[TASK LIST]
1) In the interview excerpt, where and when is a large portion of the salt roads set?
2) Write the next part of the interview excerpt about writing outside one's culture, beginning after its final sentence.

Nalo: Yes, I worry all the time, I'm fretting all the time, I'm always terrified. There's a large portion of the salt roads that is set in 17th century Hispanola which is now Haiti. For me that's writing outside my culture, and specifically writing about a group of people and a belief system that gets demonized, gets misrepresented. And so I'm just terrified that I've gotten it wrong, that I've dishonored a people who I respect a whole lot. It's a chance I took. I was reading at the Miami book fair, at an event just outside the Miami book fair, in Miami last year, and in the middle of my reading Edwidge Danticat walked in, and I had to keep going. She's a writer that I respect enormously, who's a very political writer, and here I was writing about her country, and I have never been to Haiti. I had no idea what kind of job I had done, and I knew I would have to go and ask her afterwards, but at that moment I had to continue the reading. So yeah, I think being an artist is a political act, no matter how much we try to get away from it. And you either engage with that, or you put your head in the sand and say "oh! No no no, it's just entertainment!". Entertainment's political.

[EXTRACTED MATERIAL]
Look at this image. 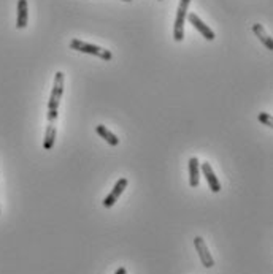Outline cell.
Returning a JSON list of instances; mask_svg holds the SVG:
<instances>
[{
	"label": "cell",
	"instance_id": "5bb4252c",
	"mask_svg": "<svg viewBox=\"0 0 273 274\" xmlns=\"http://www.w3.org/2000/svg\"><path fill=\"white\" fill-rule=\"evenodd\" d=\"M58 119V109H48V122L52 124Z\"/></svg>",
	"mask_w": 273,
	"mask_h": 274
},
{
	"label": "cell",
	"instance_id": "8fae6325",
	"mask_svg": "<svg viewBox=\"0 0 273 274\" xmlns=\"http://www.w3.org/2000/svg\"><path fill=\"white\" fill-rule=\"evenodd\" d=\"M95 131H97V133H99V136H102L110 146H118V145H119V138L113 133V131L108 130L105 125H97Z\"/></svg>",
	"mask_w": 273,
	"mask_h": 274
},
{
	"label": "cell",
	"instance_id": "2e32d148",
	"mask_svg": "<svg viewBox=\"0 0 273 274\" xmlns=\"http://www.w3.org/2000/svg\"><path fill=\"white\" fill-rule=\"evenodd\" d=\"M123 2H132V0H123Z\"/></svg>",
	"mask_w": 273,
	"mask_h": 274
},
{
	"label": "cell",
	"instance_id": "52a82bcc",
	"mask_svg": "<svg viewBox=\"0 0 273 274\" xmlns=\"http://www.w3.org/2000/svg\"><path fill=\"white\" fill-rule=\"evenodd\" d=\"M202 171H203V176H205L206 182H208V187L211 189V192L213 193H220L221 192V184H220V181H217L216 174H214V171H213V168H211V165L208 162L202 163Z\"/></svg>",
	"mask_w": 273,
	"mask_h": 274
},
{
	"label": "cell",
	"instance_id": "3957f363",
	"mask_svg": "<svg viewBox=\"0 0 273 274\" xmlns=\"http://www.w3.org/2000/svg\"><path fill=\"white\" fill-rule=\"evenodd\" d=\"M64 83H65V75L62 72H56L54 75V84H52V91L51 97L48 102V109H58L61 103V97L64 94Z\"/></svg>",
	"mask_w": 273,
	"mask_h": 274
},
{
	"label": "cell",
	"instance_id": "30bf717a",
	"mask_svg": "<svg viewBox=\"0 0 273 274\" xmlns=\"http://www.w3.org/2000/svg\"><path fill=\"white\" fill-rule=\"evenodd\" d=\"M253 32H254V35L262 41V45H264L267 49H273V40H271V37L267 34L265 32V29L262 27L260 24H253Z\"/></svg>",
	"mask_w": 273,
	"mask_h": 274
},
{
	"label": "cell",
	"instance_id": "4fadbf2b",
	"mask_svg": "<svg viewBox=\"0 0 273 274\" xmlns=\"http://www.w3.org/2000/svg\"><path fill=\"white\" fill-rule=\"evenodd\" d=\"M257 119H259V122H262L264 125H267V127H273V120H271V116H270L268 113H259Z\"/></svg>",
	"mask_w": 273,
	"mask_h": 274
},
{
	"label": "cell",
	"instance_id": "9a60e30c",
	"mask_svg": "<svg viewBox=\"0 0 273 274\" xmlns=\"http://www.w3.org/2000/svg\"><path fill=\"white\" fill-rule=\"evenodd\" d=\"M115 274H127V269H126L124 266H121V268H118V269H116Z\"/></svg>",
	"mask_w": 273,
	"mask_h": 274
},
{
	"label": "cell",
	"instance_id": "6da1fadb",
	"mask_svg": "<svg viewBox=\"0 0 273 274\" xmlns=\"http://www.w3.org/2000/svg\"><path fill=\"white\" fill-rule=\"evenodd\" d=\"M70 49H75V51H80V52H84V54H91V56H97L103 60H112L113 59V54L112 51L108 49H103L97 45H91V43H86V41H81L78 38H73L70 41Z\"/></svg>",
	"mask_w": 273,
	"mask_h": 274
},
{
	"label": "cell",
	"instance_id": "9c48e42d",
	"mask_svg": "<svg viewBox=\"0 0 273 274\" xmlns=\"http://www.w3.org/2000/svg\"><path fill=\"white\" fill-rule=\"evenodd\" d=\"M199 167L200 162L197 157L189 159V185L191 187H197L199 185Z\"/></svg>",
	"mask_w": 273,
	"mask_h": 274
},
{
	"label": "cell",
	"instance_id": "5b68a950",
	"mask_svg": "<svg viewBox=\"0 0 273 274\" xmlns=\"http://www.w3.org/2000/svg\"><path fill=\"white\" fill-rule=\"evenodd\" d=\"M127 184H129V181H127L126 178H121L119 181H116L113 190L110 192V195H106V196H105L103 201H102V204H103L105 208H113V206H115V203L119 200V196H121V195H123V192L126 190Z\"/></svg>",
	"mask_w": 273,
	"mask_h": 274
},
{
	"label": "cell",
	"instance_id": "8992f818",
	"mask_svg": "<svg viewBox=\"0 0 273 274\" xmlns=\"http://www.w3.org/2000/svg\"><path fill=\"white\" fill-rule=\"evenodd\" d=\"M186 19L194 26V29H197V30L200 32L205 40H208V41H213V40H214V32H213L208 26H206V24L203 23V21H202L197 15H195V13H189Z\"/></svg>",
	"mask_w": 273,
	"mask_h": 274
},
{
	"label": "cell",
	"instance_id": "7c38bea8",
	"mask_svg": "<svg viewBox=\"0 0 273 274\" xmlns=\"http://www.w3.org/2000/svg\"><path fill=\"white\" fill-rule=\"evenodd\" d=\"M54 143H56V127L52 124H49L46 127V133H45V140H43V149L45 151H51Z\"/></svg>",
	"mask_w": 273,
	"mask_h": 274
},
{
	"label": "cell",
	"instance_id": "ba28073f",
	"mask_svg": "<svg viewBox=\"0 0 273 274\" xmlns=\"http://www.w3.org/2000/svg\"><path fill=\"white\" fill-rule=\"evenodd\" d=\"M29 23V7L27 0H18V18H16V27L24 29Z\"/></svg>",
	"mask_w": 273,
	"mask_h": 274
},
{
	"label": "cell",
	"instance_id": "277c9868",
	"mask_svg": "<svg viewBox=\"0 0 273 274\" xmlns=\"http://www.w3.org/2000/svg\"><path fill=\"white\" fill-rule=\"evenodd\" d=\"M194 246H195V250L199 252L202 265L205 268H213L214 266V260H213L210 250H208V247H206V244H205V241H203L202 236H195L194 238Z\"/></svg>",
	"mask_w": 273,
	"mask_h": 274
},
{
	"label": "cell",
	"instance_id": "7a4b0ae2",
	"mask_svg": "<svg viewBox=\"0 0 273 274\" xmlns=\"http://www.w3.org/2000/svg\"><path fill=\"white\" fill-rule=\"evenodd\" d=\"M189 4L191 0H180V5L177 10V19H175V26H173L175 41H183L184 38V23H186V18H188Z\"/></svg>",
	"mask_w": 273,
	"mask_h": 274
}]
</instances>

--

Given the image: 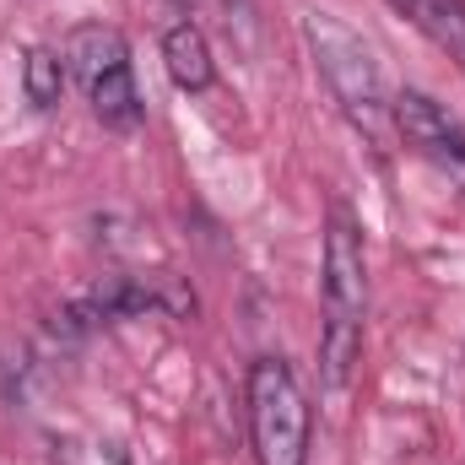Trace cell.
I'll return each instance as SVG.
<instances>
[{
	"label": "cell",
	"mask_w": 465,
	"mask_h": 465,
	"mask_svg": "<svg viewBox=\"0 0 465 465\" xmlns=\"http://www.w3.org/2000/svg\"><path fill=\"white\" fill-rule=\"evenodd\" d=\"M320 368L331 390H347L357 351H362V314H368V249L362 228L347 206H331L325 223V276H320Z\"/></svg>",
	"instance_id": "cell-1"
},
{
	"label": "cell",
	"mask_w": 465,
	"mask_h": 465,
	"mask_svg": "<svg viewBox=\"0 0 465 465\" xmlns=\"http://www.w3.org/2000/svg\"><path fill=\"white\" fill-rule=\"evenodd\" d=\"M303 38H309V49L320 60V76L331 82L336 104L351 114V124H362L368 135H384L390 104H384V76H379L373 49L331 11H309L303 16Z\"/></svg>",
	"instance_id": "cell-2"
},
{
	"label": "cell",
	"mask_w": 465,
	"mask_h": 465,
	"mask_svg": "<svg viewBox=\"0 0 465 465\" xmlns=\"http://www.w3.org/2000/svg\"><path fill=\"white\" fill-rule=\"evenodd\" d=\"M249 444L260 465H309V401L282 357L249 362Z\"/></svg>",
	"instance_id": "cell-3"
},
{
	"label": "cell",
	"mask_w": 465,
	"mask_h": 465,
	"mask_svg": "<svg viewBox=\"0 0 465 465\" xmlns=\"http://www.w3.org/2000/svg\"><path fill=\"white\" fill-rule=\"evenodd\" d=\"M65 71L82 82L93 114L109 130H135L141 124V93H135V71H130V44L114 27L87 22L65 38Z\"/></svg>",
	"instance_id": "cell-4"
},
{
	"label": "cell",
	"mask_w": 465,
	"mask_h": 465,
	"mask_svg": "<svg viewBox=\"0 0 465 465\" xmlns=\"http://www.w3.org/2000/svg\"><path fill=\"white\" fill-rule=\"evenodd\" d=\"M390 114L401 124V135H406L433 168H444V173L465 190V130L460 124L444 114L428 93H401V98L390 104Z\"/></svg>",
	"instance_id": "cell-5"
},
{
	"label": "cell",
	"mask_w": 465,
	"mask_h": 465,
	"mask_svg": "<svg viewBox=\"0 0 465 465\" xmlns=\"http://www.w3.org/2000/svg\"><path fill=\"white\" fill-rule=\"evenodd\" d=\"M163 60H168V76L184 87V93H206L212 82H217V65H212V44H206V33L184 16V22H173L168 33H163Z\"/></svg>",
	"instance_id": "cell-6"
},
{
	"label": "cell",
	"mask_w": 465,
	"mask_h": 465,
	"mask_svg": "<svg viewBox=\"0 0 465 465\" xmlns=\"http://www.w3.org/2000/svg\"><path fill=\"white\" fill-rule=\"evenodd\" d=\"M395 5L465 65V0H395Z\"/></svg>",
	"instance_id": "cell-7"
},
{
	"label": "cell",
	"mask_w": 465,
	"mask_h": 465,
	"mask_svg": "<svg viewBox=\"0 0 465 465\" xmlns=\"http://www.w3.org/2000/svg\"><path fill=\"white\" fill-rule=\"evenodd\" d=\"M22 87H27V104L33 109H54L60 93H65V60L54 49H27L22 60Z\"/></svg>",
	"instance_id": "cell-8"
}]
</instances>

...

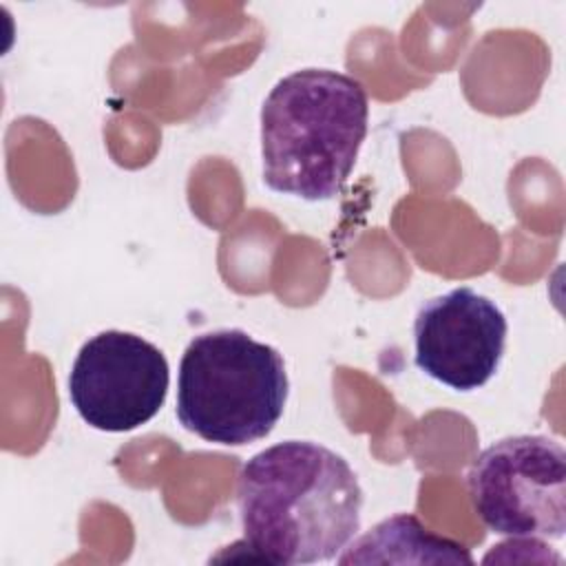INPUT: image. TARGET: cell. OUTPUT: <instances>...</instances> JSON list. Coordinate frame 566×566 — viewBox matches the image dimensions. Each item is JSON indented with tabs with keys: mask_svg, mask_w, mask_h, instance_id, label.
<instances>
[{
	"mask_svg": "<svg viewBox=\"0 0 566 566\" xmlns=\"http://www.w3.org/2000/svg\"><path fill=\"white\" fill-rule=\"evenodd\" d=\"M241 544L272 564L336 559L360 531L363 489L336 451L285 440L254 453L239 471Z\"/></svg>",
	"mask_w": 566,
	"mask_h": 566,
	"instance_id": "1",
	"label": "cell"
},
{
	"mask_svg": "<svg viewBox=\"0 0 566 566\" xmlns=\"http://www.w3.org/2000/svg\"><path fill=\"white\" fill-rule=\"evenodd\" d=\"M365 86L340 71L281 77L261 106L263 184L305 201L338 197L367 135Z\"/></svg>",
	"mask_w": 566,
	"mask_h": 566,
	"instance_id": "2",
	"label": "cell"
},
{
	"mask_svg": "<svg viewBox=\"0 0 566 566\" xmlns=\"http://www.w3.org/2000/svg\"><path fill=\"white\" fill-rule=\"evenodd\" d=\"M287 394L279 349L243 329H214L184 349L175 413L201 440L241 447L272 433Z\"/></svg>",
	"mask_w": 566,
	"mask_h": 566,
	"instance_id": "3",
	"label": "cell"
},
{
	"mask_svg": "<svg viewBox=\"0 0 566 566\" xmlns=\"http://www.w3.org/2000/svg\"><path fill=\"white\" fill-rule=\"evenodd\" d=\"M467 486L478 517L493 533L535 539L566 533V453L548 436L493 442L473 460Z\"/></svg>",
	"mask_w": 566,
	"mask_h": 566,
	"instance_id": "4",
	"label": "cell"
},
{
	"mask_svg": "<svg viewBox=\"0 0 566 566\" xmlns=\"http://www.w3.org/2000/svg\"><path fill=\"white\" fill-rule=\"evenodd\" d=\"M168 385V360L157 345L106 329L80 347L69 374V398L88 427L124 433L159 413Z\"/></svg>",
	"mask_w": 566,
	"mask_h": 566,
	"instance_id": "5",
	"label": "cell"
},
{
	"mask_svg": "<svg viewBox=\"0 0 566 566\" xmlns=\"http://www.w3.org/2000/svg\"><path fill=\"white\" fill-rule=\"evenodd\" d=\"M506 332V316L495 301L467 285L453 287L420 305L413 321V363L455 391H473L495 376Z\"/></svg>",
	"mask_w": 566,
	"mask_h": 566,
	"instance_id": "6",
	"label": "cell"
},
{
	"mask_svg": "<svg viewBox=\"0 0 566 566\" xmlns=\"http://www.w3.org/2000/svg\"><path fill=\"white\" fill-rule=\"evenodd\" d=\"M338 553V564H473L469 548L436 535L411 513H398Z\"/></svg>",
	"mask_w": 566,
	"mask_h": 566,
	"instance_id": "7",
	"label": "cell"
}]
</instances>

[EXPECTED RESULTS]
1) In 17th century Hispanola, which is now Haiti.

2)
Lynda: We're almost out of time here. But you mentioned demonizing something, so I'll ask you one more question, and that is: bad guys. Do you get to like them? Do you need to be in their head to some extent in order to make them believable?
Nalo: I think you do. I hope I'm getting better at my bad guys. It's very easy to make Gary Wolfe, writing for Lupis Cole -- the villian in my first novel -- a "hiss at the screen villian. And it's easy to do those. In my head he was more complicated than that, but I didn't put it all on the page. You absolutely have to get in their heads, you have to empathize with them. They have to be as well rounded as the others, and it's hard because often they are doing things that you just hate. But you have to understand and forgive, to do that. I'm trying. I find what it means is I'm writing fewer and fewer villains. Just good people who do bad things.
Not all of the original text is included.